シンガポールの通信事業者スター・ハブは、4月15日の規制当局への提出書類によれば、共同事業であるエンサイン・インフォセキュリティの過半数を、$115 million の取引で共同株主であるテマセクに譲渡した。取引は7年間のガバナンス取り決めを清算するもので、2026年12月31日終了の会計年度の帳簿が締まる時点で、通信事業者は $200 million 超を得ることになる。
スター・ハブは、この動きによりエンサイン・インフォセキュリティへの投資を「部分的に現金化」しつつ、戦略的な関与は維持でき、また他の戦略的・中核事業への投資に向けて資本を再配分できるようになると述べた。スター・ハブの株は4月17日に1.05ドルで引け、4月13日の週の取引開始時より0.2セント高かった。

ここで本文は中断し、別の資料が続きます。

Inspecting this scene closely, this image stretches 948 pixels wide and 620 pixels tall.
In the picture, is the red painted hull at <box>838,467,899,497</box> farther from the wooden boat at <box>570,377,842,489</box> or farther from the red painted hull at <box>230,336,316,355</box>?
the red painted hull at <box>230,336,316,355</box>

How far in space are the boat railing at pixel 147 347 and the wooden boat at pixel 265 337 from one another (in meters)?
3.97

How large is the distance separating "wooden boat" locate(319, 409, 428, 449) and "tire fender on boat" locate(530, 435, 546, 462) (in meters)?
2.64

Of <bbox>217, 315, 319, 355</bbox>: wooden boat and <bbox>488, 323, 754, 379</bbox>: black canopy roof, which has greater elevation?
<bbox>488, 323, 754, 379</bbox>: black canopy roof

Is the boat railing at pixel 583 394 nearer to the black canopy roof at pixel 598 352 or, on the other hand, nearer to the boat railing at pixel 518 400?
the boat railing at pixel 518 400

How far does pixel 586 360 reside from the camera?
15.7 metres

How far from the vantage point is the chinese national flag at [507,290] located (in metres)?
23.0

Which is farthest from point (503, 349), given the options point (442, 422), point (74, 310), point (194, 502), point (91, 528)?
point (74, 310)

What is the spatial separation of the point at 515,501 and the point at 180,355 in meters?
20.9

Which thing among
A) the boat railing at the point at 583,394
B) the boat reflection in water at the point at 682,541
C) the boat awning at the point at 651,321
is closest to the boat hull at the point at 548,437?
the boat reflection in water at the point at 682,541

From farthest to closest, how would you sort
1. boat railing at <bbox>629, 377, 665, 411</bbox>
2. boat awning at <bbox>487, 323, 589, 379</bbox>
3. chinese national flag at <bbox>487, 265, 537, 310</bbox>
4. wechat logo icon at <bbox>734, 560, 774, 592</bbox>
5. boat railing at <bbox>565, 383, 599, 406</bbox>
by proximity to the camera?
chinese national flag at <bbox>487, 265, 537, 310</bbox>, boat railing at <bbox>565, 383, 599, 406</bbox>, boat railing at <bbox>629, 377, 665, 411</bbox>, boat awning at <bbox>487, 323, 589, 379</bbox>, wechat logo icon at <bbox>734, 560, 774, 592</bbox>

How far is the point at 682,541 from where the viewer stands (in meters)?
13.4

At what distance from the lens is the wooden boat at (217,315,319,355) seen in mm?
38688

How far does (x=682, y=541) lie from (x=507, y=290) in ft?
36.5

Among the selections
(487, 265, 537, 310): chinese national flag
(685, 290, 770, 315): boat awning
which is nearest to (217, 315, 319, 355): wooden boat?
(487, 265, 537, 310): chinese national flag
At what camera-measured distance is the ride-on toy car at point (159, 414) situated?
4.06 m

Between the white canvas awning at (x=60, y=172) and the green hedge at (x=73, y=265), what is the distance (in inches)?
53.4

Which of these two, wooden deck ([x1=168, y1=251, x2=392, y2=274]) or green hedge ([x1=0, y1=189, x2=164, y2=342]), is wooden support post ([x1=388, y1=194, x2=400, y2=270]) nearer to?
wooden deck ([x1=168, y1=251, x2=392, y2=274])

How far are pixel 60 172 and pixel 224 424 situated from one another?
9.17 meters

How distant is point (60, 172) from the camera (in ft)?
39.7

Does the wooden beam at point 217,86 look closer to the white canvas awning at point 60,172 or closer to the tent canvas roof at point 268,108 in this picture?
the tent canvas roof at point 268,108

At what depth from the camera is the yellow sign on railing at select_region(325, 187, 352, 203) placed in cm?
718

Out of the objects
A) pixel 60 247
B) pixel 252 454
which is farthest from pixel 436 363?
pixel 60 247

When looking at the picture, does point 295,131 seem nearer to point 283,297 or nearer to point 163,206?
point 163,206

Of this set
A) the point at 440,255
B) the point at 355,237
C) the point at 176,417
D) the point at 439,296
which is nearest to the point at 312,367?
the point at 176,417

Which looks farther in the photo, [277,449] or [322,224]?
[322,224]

シンガポール預託証券 (SDRs) における投資家の活動が増えたことを受けて、シンガポール取引所 (SGX) は4月20日に向けて、香港上場の新たなSDRを3本導入して取引を開始する。これにより、電気自動車、デジタル・プラットフォーム、人工知能といった成長力の高い分野におけるシンガポールドル建ての海外投資機会が開かれる。新たなSDRは次の通り:ジーリー・オートモービル (SGX: HGMD)、クアイショウ・テクノロジー (SGX: HKUD)、およびUBTECHロボティクス (SGX: HUUD)。
3本の新しいSDRは、最低投資額が約200ドルで、香港における元となる株式は1,000ドル超となる。これにより、同取引所のSDRの提供は香港、タイ、インドネシアをまたいで35本へと増える。
シンガポール拠点のスポーツ・イベント運営会社であるキン・グローバルは、SGXカタリスト市場で新規株式公開(IPO)の初回募集を開始し、応募締切は4月21日正午となる。取引開始は4月23日午前9時になる見通し。IPO価格は1株23セントで、約1,010万ドルの調達が見込まれている。